Tuesday, April 13, 2021

Support for Women With Opioid Use Disorder May Be Key to Their Infants’ Survival

Infants who were exposed to opioids in utero but not diagnosed with neonatal opioid withdrawal syndrome shortly after birth appear to be at an increased risk of death compared with those who have been diagnosed with neonatal opioid withdrawal syndrome, suggests a study published Monday in JAMA Pediatrics.

“The findings of this study suggest that programs and policies to support women with opioid use disorder and their infants are warranted, regardless of perceived severity of neonatal opioid withdrawal,” wrote JoAnna K. Leyenaar, M.D., Ph.D., M.P.H., of Children’s Hospital at Dartmouth-Hitchcock Medical Center and colleagues.

Leyenaar and colleagues conducted a retrospective cohort study of mother-infant pairs using the Texas Neonatal Intensive Care Project dataset, which includes information on maternal health care claims/encounters during pregnancy and infant mortality. For mother-infant pairs to be included in the study, infants had to be born in Texas between 2010 and 2014 at a gestational age of 22 to 43 weeks to women aged 15 to 44 and insured by Texas Medicaid.

Among the 1,129,032 maternal-infant pairs included in the analysis, 7,207 had prenatal opioid exposure, including 4,238 infants who were diagnosed with neonatal opioid withdrawal syndrome and 2,969 who were not.
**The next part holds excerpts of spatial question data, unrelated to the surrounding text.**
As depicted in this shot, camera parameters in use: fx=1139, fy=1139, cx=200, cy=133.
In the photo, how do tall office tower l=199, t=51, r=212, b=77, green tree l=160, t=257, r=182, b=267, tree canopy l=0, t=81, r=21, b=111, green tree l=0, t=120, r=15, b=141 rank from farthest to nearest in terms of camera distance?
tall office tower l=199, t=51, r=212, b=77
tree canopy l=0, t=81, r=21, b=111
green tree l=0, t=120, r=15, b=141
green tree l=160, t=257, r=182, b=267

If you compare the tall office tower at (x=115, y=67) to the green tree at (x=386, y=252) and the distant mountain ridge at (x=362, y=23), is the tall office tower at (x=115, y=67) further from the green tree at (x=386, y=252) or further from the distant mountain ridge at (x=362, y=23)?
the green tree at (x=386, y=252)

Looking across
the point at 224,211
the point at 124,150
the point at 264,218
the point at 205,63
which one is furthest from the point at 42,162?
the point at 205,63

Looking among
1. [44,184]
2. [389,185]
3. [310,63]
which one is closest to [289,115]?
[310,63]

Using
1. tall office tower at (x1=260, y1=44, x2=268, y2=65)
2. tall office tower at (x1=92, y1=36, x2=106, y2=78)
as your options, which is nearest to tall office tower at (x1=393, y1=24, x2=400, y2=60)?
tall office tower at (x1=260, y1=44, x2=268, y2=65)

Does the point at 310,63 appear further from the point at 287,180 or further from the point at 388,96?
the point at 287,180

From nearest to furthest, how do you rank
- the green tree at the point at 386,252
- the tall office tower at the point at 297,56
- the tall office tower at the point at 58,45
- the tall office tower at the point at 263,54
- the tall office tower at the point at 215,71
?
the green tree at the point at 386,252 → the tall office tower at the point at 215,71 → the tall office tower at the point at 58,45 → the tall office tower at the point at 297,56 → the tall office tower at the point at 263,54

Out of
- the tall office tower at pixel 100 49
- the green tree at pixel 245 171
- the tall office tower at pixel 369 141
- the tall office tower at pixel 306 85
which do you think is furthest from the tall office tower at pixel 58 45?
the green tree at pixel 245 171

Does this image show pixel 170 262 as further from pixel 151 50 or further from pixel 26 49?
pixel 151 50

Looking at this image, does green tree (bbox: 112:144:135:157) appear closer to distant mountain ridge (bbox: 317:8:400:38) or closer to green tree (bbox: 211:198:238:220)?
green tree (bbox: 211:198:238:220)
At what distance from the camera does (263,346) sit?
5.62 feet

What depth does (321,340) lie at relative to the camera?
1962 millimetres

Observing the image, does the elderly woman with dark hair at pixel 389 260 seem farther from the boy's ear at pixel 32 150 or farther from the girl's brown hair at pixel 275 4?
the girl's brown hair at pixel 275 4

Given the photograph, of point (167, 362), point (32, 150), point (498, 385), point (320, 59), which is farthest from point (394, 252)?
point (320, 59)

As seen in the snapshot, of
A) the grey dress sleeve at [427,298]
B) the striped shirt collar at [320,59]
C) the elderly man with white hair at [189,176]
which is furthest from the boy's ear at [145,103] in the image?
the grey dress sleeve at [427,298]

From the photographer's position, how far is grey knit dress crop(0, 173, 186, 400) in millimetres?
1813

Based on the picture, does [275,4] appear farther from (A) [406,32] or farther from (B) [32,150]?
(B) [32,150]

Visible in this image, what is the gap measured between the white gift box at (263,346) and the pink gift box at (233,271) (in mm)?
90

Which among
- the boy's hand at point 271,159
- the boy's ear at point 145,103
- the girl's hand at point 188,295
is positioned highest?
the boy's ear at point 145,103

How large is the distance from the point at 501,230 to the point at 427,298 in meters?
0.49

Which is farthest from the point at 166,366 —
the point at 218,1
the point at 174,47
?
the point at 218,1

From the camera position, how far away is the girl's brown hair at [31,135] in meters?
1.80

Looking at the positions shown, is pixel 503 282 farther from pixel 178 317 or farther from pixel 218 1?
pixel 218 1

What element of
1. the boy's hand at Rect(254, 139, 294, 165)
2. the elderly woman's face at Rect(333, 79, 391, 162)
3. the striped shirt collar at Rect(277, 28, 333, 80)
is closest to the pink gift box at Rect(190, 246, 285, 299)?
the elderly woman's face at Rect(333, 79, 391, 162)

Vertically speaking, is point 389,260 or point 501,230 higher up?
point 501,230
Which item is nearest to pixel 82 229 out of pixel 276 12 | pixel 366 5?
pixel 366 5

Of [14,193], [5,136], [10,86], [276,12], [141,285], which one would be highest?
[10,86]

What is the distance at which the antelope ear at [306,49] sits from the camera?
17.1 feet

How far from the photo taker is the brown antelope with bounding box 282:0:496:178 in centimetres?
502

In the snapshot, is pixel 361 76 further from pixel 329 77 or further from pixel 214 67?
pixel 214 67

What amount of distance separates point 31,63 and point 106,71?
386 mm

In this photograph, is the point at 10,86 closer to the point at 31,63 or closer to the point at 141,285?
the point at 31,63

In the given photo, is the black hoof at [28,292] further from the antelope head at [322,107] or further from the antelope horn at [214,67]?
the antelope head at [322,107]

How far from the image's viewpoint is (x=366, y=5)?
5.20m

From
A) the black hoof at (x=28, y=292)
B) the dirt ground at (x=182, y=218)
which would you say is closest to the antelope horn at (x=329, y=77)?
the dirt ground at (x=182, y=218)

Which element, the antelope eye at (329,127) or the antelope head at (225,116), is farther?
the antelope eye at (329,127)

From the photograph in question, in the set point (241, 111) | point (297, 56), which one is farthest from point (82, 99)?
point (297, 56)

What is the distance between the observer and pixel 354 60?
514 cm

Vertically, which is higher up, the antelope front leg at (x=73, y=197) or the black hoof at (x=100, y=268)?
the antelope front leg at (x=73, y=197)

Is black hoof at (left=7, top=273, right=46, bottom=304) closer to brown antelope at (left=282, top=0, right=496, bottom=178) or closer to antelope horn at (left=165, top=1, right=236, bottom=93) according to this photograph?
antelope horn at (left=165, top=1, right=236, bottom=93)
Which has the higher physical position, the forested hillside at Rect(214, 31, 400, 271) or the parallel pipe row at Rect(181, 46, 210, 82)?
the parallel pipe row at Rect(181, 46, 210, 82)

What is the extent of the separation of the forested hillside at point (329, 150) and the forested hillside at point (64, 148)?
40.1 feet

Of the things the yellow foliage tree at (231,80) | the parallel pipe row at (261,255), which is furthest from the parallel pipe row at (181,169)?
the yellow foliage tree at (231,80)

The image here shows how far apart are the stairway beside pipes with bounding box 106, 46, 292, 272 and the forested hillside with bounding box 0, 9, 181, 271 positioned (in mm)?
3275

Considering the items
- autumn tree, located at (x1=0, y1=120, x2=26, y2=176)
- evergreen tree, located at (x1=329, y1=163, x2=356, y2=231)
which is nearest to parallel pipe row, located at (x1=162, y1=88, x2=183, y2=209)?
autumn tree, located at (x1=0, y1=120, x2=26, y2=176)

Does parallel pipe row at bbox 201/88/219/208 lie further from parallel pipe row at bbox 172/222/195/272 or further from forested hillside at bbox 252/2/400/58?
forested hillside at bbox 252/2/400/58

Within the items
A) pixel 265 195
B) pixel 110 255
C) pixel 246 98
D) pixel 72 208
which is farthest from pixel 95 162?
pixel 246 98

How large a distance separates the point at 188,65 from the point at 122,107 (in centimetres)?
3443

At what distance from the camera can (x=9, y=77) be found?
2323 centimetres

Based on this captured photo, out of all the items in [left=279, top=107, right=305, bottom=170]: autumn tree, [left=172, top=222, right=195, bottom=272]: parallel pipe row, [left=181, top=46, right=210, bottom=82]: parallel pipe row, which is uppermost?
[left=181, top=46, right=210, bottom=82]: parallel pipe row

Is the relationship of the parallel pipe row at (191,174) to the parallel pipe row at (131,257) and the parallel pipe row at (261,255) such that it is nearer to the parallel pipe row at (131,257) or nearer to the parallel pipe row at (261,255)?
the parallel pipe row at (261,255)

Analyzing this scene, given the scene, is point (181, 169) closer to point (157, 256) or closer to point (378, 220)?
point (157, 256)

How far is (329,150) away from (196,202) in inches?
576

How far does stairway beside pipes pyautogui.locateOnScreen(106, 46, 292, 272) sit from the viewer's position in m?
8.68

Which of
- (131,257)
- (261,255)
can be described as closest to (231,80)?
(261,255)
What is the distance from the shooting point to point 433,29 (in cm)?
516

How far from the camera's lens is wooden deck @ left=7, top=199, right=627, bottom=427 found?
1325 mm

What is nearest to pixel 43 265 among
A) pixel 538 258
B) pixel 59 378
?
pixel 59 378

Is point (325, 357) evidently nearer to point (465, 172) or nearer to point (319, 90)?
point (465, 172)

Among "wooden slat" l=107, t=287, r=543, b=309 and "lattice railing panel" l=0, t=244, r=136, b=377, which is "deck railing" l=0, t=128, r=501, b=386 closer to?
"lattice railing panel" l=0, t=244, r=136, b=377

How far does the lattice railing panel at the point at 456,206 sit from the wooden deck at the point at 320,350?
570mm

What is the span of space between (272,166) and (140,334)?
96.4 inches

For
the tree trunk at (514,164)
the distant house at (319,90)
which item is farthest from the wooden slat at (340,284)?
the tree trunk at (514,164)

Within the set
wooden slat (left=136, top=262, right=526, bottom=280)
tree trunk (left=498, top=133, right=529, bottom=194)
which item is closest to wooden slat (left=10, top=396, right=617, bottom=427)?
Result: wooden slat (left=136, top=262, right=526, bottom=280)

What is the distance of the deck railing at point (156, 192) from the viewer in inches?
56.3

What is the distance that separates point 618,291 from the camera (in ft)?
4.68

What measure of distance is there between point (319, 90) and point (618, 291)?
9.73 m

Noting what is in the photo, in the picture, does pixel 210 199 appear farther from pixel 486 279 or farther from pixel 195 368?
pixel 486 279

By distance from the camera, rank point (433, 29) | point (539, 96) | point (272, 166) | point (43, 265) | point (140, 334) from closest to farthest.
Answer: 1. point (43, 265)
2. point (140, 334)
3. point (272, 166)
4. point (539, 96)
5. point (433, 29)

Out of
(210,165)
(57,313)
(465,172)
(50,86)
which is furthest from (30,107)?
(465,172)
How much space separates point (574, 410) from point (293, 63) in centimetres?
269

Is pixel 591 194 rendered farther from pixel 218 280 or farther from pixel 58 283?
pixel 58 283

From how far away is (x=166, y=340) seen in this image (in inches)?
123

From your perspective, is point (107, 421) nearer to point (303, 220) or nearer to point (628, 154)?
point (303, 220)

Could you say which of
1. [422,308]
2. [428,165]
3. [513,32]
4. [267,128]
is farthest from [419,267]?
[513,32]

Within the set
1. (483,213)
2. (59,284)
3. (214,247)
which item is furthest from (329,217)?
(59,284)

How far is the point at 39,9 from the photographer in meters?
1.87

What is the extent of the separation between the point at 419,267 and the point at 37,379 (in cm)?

The infant mortality rate was highest in opioid-exposed infants without neonatal opioid withdrawal syndrome (20 per 1,000 live births), compared with infants with a history of neonatal opioid withdrawal syndrome (11 per 1,000 live births) and infants with no prenatal opioid exposure (6 per 1,000 live births), the authors reported.

After adjusting for maternal and infant characteristics, Leyenaar and colleagues found that infants diagnosed with neonatal opioid withdrawal syndrome were no more likely to die during their first year of life than those with no history of prenatal opioid exposure. In contrast, the odds of death in opioid-exposed infants not diagnosed with neonatal opioid withdrawal syndrome was 72% greater than those infants with no history of opioid exposure.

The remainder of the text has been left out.